## [GIVEN TASK]
Starting at the line with "Amongst the options" in it, reproduce each line below through the last one, exactly, and include nothing else.

═════ DATA IN THIS EXERCISE

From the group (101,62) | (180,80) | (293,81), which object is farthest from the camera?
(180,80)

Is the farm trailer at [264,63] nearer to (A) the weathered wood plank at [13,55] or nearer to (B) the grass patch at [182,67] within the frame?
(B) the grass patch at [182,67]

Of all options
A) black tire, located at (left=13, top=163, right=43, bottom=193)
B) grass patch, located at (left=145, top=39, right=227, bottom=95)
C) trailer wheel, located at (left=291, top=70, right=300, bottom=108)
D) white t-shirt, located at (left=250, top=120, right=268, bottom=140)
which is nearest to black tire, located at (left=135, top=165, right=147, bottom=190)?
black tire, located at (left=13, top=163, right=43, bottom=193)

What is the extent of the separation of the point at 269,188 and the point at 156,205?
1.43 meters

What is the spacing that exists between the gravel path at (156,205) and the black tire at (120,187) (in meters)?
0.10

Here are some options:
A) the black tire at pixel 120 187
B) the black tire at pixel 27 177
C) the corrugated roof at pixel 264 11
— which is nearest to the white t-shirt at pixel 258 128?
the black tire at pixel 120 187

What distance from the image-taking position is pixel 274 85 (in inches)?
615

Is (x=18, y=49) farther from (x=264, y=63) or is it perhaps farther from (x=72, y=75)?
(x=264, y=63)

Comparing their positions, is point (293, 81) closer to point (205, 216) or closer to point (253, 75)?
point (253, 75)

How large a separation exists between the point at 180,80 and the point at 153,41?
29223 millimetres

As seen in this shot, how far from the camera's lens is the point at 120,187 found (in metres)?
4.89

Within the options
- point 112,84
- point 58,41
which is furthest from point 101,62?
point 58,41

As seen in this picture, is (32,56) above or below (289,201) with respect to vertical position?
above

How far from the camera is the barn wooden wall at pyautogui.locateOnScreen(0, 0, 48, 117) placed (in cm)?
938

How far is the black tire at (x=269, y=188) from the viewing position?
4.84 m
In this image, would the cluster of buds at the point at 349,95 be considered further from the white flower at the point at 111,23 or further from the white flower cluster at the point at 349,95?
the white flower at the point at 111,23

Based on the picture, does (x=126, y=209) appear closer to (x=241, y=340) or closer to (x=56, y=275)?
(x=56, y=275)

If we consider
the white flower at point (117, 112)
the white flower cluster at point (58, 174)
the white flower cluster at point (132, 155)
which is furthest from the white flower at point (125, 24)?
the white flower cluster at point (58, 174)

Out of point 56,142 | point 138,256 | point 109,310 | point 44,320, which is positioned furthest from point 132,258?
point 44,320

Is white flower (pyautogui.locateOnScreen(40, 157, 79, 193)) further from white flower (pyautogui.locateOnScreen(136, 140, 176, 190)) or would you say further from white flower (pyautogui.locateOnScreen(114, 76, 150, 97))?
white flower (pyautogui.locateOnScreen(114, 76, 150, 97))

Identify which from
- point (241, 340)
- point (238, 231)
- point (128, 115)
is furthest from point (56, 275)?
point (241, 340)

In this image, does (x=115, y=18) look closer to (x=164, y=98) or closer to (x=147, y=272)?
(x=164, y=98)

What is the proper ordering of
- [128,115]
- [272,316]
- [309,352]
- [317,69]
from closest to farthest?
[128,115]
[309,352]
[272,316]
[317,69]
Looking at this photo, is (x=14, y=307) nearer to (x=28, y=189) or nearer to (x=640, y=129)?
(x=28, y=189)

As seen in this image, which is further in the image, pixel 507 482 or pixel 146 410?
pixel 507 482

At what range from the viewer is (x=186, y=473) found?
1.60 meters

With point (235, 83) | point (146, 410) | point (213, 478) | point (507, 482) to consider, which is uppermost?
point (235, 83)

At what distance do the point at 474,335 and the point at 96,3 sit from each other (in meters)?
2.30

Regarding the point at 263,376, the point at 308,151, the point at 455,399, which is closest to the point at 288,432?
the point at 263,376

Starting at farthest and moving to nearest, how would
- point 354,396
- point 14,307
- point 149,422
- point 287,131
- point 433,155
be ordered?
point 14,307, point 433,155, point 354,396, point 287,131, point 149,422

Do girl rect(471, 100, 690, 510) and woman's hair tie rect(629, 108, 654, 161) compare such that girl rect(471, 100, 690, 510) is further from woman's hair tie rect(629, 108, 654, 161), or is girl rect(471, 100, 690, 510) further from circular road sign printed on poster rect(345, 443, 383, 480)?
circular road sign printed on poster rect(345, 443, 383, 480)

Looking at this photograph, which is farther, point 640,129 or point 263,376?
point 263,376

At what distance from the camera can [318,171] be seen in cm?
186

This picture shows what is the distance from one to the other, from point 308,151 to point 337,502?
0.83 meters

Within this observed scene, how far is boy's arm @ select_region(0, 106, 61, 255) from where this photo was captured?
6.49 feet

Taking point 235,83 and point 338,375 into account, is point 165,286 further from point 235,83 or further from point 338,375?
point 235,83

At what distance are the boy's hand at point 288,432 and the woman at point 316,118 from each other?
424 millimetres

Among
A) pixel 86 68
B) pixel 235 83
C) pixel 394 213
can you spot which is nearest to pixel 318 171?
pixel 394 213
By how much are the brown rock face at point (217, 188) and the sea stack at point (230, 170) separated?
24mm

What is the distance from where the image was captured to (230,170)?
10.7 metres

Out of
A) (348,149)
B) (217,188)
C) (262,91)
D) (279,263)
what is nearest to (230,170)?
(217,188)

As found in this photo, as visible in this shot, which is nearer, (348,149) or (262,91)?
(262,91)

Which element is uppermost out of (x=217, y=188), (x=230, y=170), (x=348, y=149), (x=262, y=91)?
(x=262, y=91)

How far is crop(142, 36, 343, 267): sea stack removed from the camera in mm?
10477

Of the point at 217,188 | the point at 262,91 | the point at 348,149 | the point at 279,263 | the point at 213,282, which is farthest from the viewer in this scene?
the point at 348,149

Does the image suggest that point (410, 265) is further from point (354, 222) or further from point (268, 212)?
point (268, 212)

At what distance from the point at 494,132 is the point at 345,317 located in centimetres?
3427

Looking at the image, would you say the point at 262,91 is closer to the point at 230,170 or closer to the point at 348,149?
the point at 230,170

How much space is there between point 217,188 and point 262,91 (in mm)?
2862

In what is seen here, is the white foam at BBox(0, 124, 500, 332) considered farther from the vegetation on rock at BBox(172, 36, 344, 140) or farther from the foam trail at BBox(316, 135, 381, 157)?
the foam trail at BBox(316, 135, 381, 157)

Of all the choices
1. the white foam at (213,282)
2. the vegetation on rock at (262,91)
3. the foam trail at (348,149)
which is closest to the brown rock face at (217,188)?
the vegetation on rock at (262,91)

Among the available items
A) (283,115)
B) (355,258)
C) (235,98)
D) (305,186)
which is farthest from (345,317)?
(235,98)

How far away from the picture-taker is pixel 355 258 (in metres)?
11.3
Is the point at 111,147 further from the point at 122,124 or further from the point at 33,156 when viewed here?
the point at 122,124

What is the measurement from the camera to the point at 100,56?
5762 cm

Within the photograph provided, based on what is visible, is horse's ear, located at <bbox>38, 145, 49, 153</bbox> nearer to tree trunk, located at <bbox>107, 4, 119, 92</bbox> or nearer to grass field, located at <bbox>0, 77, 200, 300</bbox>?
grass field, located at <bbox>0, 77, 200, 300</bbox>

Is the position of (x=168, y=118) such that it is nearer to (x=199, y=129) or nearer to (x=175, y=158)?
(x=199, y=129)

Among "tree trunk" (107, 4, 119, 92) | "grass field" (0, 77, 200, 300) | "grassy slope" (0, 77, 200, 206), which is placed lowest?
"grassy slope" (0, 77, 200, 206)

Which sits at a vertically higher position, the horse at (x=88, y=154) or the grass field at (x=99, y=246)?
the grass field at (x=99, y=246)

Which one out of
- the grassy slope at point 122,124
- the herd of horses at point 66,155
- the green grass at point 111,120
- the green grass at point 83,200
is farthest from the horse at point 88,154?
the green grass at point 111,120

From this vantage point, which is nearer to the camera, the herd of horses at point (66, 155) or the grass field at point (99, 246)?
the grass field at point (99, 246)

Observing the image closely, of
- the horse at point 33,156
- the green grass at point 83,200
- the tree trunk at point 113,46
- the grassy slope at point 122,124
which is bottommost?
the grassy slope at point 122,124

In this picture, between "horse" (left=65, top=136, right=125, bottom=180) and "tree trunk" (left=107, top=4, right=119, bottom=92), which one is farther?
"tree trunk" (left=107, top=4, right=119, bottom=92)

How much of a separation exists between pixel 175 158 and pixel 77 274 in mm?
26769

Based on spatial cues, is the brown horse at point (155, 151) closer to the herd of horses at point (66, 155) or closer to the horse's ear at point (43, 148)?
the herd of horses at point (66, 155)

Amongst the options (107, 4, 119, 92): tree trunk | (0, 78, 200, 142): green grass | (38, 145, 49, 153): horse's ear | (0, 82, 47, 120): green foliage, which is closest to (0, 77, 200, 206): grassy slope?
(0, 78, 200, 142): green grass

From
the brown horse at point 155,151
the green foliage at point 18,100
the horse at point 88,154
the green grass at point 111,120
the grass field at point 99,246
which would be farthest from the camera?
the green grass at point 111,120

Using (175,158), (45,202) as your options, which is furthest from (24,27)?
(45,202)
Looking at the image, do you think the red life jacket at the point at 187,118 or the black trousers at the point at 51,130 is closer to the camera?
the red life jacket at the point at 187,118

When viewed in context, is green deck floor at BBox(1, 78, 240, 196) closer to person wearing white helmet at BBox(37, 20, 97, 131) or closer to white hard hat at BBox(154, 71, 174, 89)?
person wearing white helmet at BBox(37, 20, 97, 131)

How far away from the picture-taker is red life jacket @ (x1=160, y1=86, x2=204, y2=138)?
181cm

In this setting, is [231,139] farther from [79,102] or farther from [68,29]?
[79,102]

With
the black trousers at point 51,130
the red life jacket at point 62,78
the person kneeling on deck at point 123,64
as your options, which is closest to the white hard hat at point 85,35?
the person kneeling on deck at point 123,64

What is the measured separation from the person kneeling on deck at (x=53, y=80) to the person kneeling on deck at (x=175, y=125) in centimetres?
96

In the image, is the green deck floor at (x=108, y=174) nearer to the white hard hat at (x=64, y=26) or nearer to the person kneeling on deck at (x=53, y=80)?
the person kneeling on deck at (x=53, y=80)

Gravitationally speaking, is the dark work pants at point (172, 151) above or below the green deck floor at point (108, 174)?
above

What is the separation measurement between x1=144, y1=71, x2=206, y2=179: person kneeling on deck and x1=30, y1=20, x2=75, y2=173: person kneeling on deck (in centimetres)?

══════════

## [RESULT FOR THIS EXERCISE]
Amongst the options (107, 4, 119, 92): tree trunk | (0, 78, 200, 142): green grass | (38, 145, 49, 153): horse's ear | (0, 82, 47, 120): green foliage, which is closest to (0, 77, 200, 206): grassy slope?
(0, 78, 200, 142): green grass

From
the brown horse at point 155,151
the green foliage at point 18,100
the horse at point 88,154
the green grass at point 111,120
the grass field at point 99,246
which would be farthest from the camera?
the green grass at point 111,120

Using (175,158), (45,202) as your options, which is furthest from (24,27)?
(45,202)
Looking at the image, do you think the red life jacket at the point at 187,118 or the black trousers at the point at 51,130 is closer to the camera?
the red life jacket at the point at 187,118

When viewed in context, is green deck floor at BBox(1, 78, 240, 196) closer to person wearing white helmet at BBox(37, 20, 97, 131) or closer to white hard hat at BBox(154, 71, 174, 89)?
person wearing white helmet at BBox(37, 20, 97, 131)

How far away from the picture-taker is red life jacket @ (x1=160, y1=86, x2=204, y2=138)?
181cm

In this setting, is [231,139] farther from [79,102] or farther from [68,29]?
[79,102]

With
the black trousers at point 51,130
the red life jacket at point 62,78
the person kneeling on deck at point 123,64
as your options, which is closest to the white hard hat at point 85,35?
the person kneeling on deck at point 123,64

What is the measured separation from the person kneeling on deck at (x=53, y=80) to the person kneeling on deck at (x=175, y=125) in centimetres?
96

In the image, is the green deck floor at (x=108, y=174) nearer to the white hard hat at (x=64, y=26) or nearer to the person kneeling on deck at (x=53, y=80)?
the person kneeling on deck at (x=53, y=80)

Gravitationally speaking, is the dark work pants at point (172, 151) above or below the green deck floor at point (108, 174)?
above

What is the separation measurement between x1=144, y1=71, x2=206, y2=179: person kneeling on deck and x1=30, y1=20, x2=75, y2=173: person kneeling on deck (in centimetres)?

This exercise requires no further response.